Excerpt to read:
%%

F5 BIG-IP is a series of application delivery platforms with multiple functions such as load balancing, traffic management, and application management. There is a remote code execution vulnerability in F5 BIG-IP's TMUI (Traffic Management User Interface). This vulnerability allows unauthenticated attackers to access TMUI through the BIG-IP management port and execute arbitrary system commands.
The vulnerability information was published by F5 on July 1, 2020.
As of July 8, 2020, the official has released security updates for all versions.
On July 5, 2020, PoC of exploiting this vulnerability appeared on the Internet.
On July 7, 2020, bypassing protection rules against this vulnerability appeared on the Internet.
Sangfor security team verified the PoC and bypassing at the first time and offered a solution.
Introduction to Related Components
F5 BIG-IP is a series of application delivery platforms issued by F5 Networks in the United States. It has multiple functions such as load balancing, traffic management, and application management. It can provide the basic components required to build a flexible application delivery network architecture, and at the same time promote the implementation of enterprise cloud architecture. Users can fully monitor their own application delivery environment.
There is a remote code execution vulnerability in Traffic Management User Interface (TMUI). The vulnerability allows unauthorized attackers or authorized users to execute arbitrary system commands, add or delete files, stop services, or execute arbitrary Java code through the BIG-IP management port and/or their own IP. The vulnerability will cause complete system damage, and it also exists in BIG-IP devices.
The BIG-IP server uses the Servlet interface in Java to complete the interaction between middleware and business logic. The function request.getPathInfo() used by Tomcat to parse URL obtains the attribute value of the pathInfo according to the analysis of the middleware and returns this URL directly. The URL path is passed to Servlet, which is the entire content in last "/" before the truncation symbol, that is, regardless of all the higher-level directories, only focuses on the directly accessed files, and can be truncated by semicolons.

%%

Dataset section:
%%

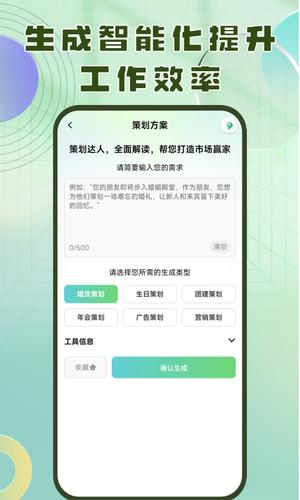 洽氪星球的图册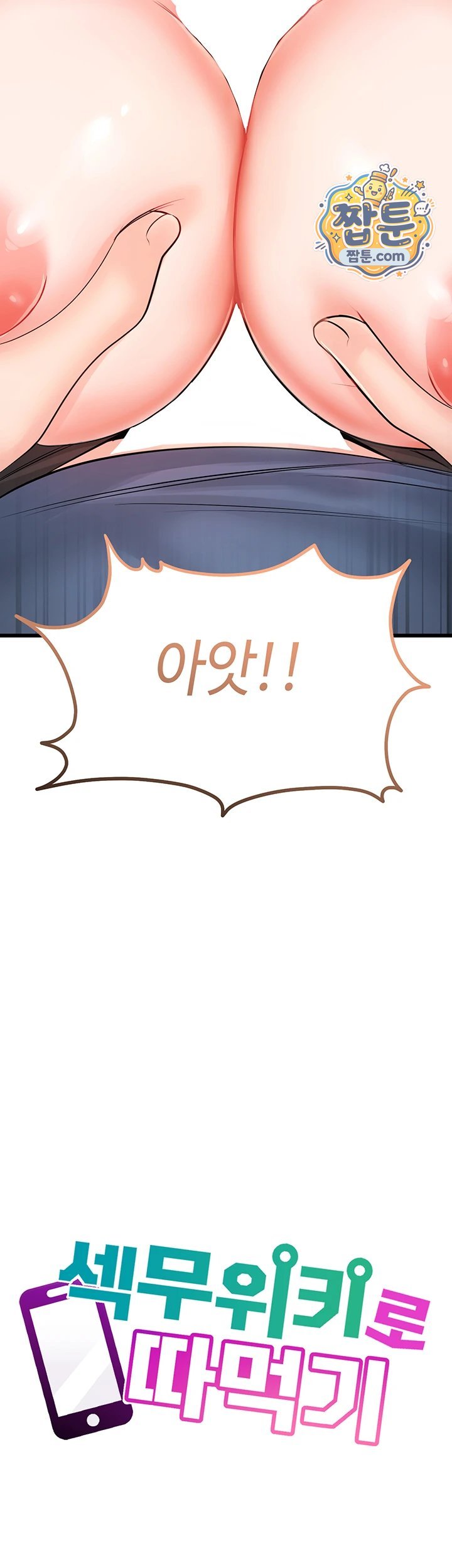 Having Sex with SexmuWiki Raw - Chapter 14 Page 7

%%

Exercise 1: In the F5 BIG-IP vulnerability write-up, on what date did F5 publish the vulnerability information?
Exercise 2: Repeat word for word the part of the F5 BIG-IP vulnerability write-up that begins at "F5 BIG-IP is a series of application delivery platforms with" and stops after "offered a solution.".

Expected answer 1: July 1, 2020.

Expected answer 2:
F5 BIG-IP is a series of application delivery platforms with multiple functions such as load balancing, traffic management, and application management. There is a remote code execution vulnerability in F5 BIG-IP's TMUI (Traffic Management User Interface). This vulnerability allows unauthenticated attackers to access TMUI through the BIG-IP management port and execute arbitrary system commands.
The vulnerability information was published by F5 on July 1, 2020.
As of July 8, 2020, the official has released security updates for all versions.
On July 5, 2020, PoC of exploiting this vulnerability appeared on the Internet.
On July 7, 2020, bypassing protection rules against this vulnerability appeared on the Internet.
Sangfor security team verified the PoC and bypassing at the first time and offered a solution.